WHO warns Congo Ebola outbreak outpaces response amid war
False Ebola claims spread as Congo’s outbreak raced through a war zone, with 43 cases and 33 deaths reported within days of the declaration.

False Ebola claims spread through eastern Congo as health workers tried to slow an outbreak moving through war, displacement and fear. The Democratic Republic of the Congo declared its 10th Ebola outbreak on August 1, 2018, in North Kivu province, only eight days after a prior outbreak in Équateur province was declared over.
The World Health Organization said the North Kivu-Ituri outbreak became the world’s second-largest Ebola outbreak on record. By August 3, WHO had reported 43 cases, including 13 confirmed and 30 probable, and 33 deaths. Three health-care workers were among the people affected, and one of them died. WHO said the outbreak was unfolding in an active conflict zone, a setting that made it far harder to trace contacts, move vaccine teams and keep treatment sites open.

That collision between violence and misinformation became one of the outbreak’s defining features. Health officials needed communities to believe that reporting symptoms early, accepting vaccination and cooperating with contact tracers could break chains of transmission. Instead, rumors and mistrust spread alongside the virus, feeding fear of treatment centers and weakening the response at the exact moment when speed mattered most. WHO said the outbreak involved four separate locations, including an urban center linked by river to Kinshasa and neighboring countries, raising the risk that confusion in one place could quickly become a regional problem.
The human toll deepened as the outbreak spread. By September 16, UNICEF said there were more than 140 reported cases, and children were an unusually large share of those affected. Many were already coping with the illness or death of parents and other loved ones, a sign that Ebola was tearing through households as responders struggled to reach them. In displacement settings, the response was often improvised and thinly resourced, with basic infection control made harder by shortages of water and equipment.

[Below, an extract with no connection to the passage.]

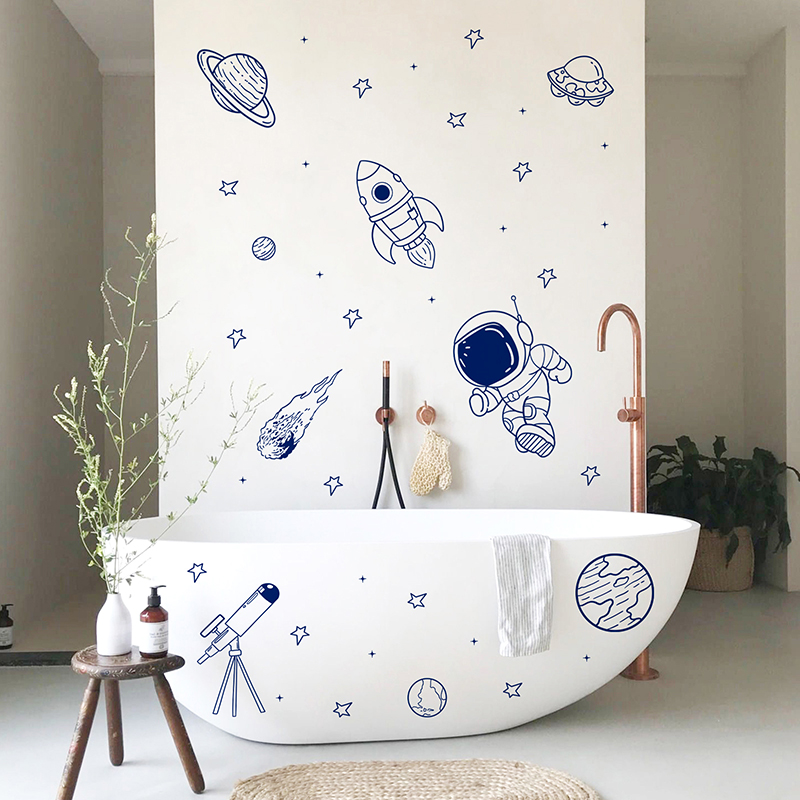 漫画宇宙宇宙飛行士惑星ロケットウォールステッカー自己粘着子供 - Baby Nursery Decor Boy のレビューと価格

WHO later declared the outbreak over on June 25, 2020, after nearly two years and 2,287 lives lost. The agency used a 42-day benchmark, two incubation periods with no new cases, before closing the outbreak. Tedros Adhanom Ghebreyesus and Matshidiso Moeti marked that end, but the warning from 2018 still stands: in eastern Congo, Ebola did not spread only through contact with bodily fluids. It also spread through insecurity, rumor and the erosion of trust, which turned every delay into another opening for the virus.